In a remote cave on two worlds, something goes very impressively BOOM on every single sensor given how little BOOM it creates to human sight, hearing, or proprioception.
And Lync's experimental physicists, who have been very bored waiting for the crowdfunding of the latest particle accelerator to meet its goals, set off to investigate.
The local king verifies that this wasn't an expected possibility, and assumes that someone was conducting high-energy experiments. This seems like an opportunity for a large payout from a patron or organization! She makes sure that the medical first responders are instructed to carefully document everything.
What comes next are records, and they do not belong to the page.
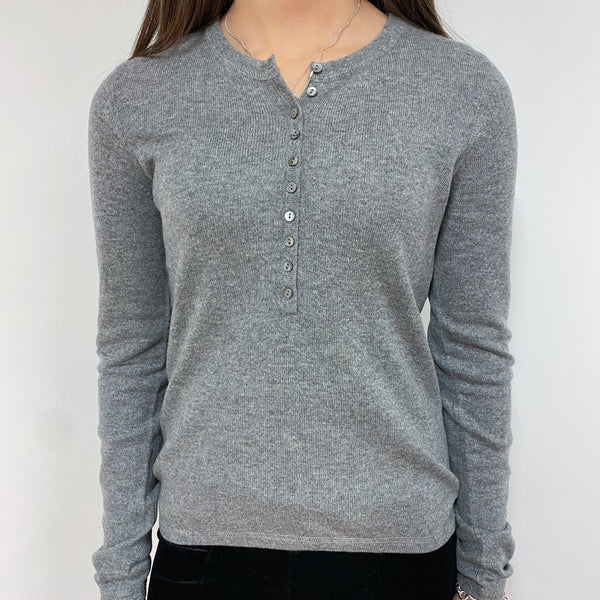 Mid Grey Button Detail Crew Neck Jumper Extra Small
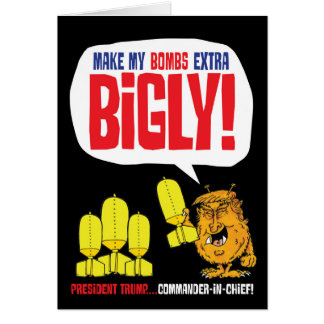 Cartes Atout de Bigly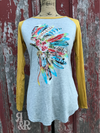 Indian Headdress Longsleeve Tee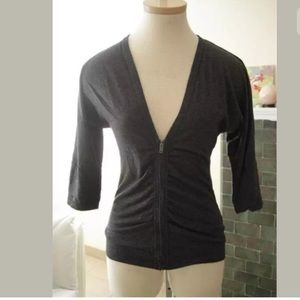 J CREW Cardigan Zip Ruched Front Charcoal Gray XXS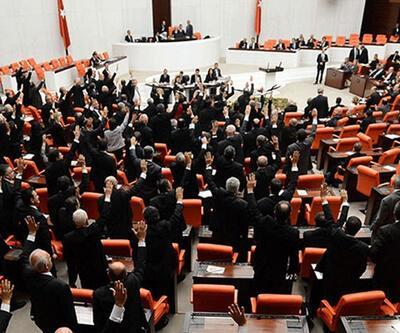 AK Partili vekilin sözlerine MHP de tepki gösterdi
Where's the power supply? They hadn't been tracking it, but they assumed that there would be mobile solar panels deployed to support whatever scientific group was getting up to this silliness.
...weird. Then they start getting trace amounts of radiation??? Still far below dangerous to human levels, these are designed to notify the end-user at genuinely absurd distances. It was a bit of a boondoggle, frankly. But they could at least triangulate, right?
Nope, the radiation seems to have passed. So probably some sort of experiment, not an ongoing source. Even stranger. They head towards the source: the Minister of the Interior is apparently personally involved and has gotten them a more precise location. Also "more people are inbound", as vague as that is.
The more precise location...seems to be a cave? It looks like a pretty normal cave. There's a reasonable landing spot for the helicopter, so they get out and head inside. Nothing seems dangerous, so far, but they're loaded out with more of their monitoring equipment than usual. Still, they didn't move that quickly.
And inside the cave there is a quantity of what is recognizably scientific equipment. It is monitored by a short long-haired androgynous person wearing what is recognizably a sweater and sweatpants, sitting on what is not at all recognizably a chair, in a position so precarious that they might fall over if lightly tapped. They're taking notes on a rectangular electronic device in a script that is not recognizable at all.
The person, who is named Thuridan, looks up. What do they make of the situation?
"Is everyone OK? We're med-responders, from Fochor." There's time to be angry later, and he isn't even that annoyed: it's hard for him to take "less than a second of sensor flare" that seriously, even if he gets that some important people are annoyed and the damages will likely be high. So his voice is calm and confident: not concerned, because that might scare them.
Thuridan is in perhaps the unluckiest position a Lyncean can be in.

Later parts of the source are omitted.